"Kolejny eksperyment" Rozdział VI
Swobodnie przemierzałam korytarz mimo panującego tam półmroku. Doskonale wiedziałam, gdzie ma się udać. Z delikatnym uśmiechem czułam jak moje zapuszczone do pasa brązowe włosy tańczą na wietrze, a zielone oczy z ciekawością rozglądały się za odpowiednimi drzwiami.
Po kilku minutach dotarłam na miejsce. Włożyłam klucz do zamka i go przekręciłam. Drewniane wrota otworzyły się okropnie i głośno skrzypiąc. Mimowolnie się skrzywiłam próbując nie kichnąć, przez zalegający na półkach z bronią kurz.
-To jaką zabaweczkę zabrać na misję w Konosze?- mamrotałam pod nosem, kierując pytanie do samej siebie.
Przyglądałam się najróżniejszym metalowym narzędziom. Było tam mnóstwo shurikenów, kunaiów, katan, Yari (rodzaj włóczni), Tanto (rodzaj sztyletu), Chigiriki (kij z łańcuchem, z ciężką kulą na końcu.), łuki i kije Bo. Oczywiście było tego o wiele więcej.
Sięgnęłam bo zupełnie nowy dobytek Orochimaru- Kyoketsu-shoge.(niżej na zdjęciu dop. aut.)

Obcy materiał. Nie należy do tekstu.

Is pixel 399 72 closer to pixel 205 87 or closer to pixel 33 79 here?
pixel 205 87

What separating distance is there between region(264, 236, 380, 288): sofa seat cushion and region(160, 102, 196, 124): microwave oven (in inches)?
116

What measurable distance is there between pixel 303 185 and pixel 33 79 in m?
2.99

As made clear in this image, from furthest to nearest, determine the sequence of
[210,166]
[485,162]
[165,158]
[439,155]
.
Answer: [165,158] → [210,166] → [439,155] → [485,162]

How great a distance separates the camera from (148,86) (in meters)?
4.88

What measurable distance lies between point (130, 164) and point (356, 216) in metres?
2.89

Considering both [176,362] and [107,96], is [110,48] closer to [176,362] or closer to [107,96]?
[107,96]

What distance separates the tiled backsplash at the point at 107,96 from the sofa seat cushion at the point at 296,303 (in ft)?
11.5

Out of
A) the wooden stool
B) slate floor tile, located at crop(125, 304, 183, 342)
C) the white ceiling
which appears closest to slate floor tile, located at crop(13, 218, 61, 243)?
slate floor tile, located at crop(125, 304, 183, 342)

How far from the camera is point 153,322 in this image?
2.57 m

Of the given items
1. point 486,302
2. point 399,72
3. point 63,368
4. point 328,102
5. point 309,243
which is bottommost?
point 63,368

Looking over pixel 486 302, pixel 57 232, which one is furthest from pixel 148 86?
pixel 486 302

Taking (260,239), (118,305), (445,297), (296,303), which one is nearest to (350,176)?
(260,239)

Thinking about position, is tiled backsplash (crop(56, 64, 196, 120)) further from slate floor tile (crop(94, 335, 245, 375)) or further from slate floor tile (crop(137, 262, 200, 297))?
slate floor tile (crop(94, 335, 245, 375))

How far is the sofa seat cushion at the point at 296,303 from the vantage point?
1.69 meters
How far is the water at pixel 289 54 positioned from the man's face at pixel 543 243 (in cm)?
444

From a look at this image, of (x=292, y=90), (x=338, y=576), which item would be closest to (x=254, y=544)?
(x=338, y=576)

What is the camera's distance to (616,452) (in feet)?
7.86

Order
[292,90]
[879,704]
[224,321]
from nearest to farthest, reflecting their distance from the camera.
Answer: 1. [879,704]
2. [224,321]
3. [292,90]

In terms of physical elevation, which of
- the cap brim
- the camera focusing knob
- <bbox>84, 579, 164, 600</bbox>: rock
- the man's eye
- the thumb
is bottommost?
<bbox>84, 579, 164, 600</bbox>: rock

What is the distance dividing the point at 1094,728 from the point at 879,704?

Jednakże, gdy go podniosłam zauważyłam coś co mnie zainteresowało. W miejscu, gdzie jeszcze przed chwilą leżała ów broń umiejscowiona była mała dźwignia. Zaczęłam się jej przyglądać z jeszcze większym zainteresowaniem, gdy usłyszałam dziwne dźwięki dochodzące zza szafy, na której znajdowało się narzędzie. Na moje oko była tam tylko oko nie była tam nic prócz brudnej i zniszczonej ściany.
Ciekawość ludzka nie pozwoliła mi jednak odejść jak, gdyby nigdy nic. Zdecydowanym ruchem pociągnęłam za dźwigienkę i czekałam cierpliwie, aż coś się w końcu wydarzy.
Przez kilkanaście dobrych sekund nic się nie działo. Lekko zdenerwowana kopnęłam szafę wprawiając jakiś mechanizm w ruch. Drewniany mebel przesunął się, abym mogła dostrzec głęboki na kilka metrów długi tunel, na którego końcu zauważyłam czerwono-złote światło, co chwilę zmieniające intensywność wspomnianych wcześniej kolorów.
Moja ciekawość sięgnęła zenitu. Powoli zaczęłam się zbliżać do źródła blasku, zważając gdzie stawiam nogę, gdyż mogły się tu znajdować pułapki Orochimaru. Na moje szczęście nie były one bardziej skąplikowane od tych, które były moją codzienną rutyną na treningu.
Coraz bardziej zbliżałam się do miejsca owianego tajemnicą, której ja żyjąc tu od kilku ładnych lat, nie znałam. Kiedy doszłam już na tyle blisko, aby przyjrzeć się dokładnie co jest na końcu korytarza zamarłam.
Tunel kończył się przestrzennym, starym pokojem. W samym jego epicentrum stała szklana kolumna sięgającą sufitu. Lekkomyślnie podeszłam do niej opuszkami palców dotykając brudnej szyby.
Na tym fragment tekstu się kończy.